C# memory management is governed by the garbage collector of the CLR. Most of the time the GC is invisible; programs allocate freely and the runtime reclaims unreachable memory without explicit programmer intervention. The cases where the model becomes visible — the IDisposable pattern for deterministic cleanup of unmanaged resources, the generational structure of the GC, the trade-offs of allocation-heavy code, and the modern Span<T> / Memory<T> types for low-allocation processing — are the substance of this page. The discipline of writing memory-correct C# is therefore mostly the discipline of disposing properly and avoiding unnecessary allocation; the allocation-free pattern of C and C++ is occasionally needed but rarely the default.

The CLR memory model

The CLR maintains:

  • The managed heap — a single region (per process; per thread for the small-object heap on workstation GC) where reference-type instances are allocated.
  • The stack — per-thread, conventional; holds value-type locals, parameters, and references to heap objects.
  • The Large Object Heap (LOH) — a separate heap for objects larger than ≈85,000 bytes; collected less frequently to avoid moving large objects.

Allocation is fast: the GC maintains a bump pointer into the next-generation region, and allocation is typically a single increment. Deallocation is amortised across collection cycles; the program pays for it only when collection runs.

The garbage collector

The .NET GC is a generational tracing collector:

  • Generation 0 holds newly-allocated objects.
  • Generation 1 holds objects that survived a Gen 0 collection.
  • Generation 2 holds objects that survived a Gen 1 collection.

Most allocations are short-lived; most of the work is in Gen 0, which is collected most frequently and most cheaply. The generations are inspected progressively: a Gen 0 collection examines only Gen 0; a Gen 1 collection examines Gen 0 and Gen 1; a Gen 2 (or full) collection examines everything.

GC modes:

  • Workstation GC — the default for client applications; lower latency, higher CPU usage during collection.
  • Server GC — the default for server applications (<ServerGarbageCollection>true</ServerGarbageCollection>); multiple heaps (one per logical processor); higher throughput.
  • Background GC — a concurrent variant; the application continues to run while Gen 2 is being collected.

The conventional advice:

  • Most programs need not configure the GC explicitly.
  • Server applications benefit from server GC.
  • Allocation-heavy code reduces GC pressure by avoiding unnecessary allocations (tuples, anonymous types, strings) in hot paths.

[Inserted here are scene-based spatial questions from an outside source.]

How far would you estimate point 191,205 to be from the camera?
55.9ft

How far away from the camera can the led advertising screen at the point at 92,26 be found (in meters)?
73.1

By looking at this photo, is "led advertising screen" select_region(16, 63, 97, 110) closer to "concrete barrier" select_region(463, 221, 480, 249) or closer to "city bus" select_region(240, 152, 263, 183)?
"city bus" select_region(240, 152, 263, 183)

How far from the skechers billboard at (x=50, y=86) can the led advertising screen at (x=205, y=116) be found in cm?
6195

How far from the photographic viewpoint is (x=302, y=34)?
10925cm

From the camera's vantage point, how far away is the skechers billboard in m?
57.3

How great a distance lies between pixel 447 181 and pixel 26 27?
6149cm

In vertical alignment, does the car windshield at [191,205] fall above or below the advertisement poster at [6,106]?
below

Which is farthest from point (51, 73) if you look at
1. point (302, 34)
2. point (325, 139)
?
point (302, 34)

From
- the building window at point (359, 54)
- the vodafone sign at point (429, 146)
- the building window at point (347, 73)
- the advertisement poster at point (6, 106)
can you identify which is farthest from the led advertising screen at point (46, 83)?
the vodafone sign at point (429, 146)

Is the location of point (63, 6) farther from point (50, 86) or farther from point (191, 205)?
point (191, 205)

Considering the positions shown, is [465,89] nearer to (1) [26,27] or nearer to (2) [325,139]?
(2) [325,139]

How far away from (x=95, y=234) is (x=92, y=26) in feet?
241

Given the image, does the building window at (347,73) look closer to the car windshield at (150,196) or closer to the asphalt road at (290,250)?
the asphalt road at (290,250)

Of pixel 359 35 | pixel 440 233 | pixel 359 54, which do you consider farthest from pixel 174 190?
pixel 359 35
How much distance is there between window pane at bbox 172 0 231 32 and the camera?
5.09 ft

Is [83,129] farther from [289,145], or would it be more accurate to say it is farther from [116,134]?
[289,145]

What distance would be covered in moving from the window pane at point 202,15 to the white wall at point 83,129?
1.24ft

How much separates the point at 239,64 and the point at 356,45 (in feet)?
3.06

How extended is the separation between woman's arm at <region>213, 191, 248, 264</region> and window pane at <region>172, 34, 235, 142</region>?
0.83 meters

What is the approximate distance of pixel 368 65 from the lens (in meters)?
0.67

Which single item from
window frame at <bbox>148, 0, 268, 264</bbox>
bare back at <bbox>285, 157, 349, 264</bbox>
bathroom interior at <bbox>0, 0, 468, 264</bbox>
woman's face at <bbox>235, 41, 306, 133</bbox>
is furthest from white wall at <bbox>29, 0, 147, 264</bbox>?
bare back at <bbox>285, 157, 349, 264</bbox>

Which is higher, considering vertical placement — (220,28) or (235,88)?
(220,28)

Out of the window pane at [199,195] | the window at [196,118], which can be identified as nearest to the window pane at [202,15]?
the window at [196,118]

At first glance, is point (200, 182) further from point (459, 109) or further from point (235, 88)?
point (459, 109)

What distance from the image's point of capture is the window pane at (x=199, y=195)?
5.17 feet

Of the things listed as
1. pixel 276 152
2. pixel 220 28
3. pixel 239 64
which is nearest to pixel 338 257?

IDisposable and the dispose pattern

The GC reclaims managed memory automatically; it does not automatically release unmanaged resources — file handles, socket descriptors, GDI handles, locks, native memory. Types that hold unmanaged resources implement IDisposable:

public class ResourceHolder : IDisposable {
    private bool   disposed;
    private IntPtr nativeHandle;

    public ResourceHolder() {
        nativeHandle = AllocateNativeResource();
    }

    public void Dispose() {
        Dispose(true);
        GC.SuppressFinalize(this);
    }

    protected virtual void Dispose(bool disposing) {
        if (disposed) return;

        if (disposing) {
            // dispose managed resources here
        }

        // release unmanaged resources here
        FreeNativeResource(nativeHandle);
        nativeHandle = IntPtr.Zero;

        disposed = true;
    }

    ~ResourceHolder() {
        Dispose(false);
    }
}

The pattern — dispose-with-bool, finalizer-as-fallback, GC.SuppressFinalize — is the full dispose pattern; types that hold only managed resources need the simpler:

public class SimpleHolder : IDisposable {
    private OtherDisposable inner = new OtherDisposable();

    public void Dispose() {
        inner.Dispose();
    }
}

The rule: a class with no unmanaged resources need not have a finalizer; a class with unmanaged resources needs the full pattern.

using statements

The using statement guarantees Dispose() is called at scope exit:

using (var stream = new FileStream(path, FileMode.Open)) {
    // use stream
}    // stream.Dispose() called here, including on exception

Equivalent to the explicit:

FileStream stream = new FileStream(path, FileMode.Open);
try {
    // use stream
} finally {
    stream.Dispose();
}

C# 8 introduced the using declaration, which calls Dispose at the end of the enclosing scope:

void Process(string path) {
    using var stream = new FileStream(path, FileMode.Open);
    // use stream
    // ...
}    // stream.Dispose() called here

The form reduces the indentation of the equivalent using statement and is the conventional choice in modern code.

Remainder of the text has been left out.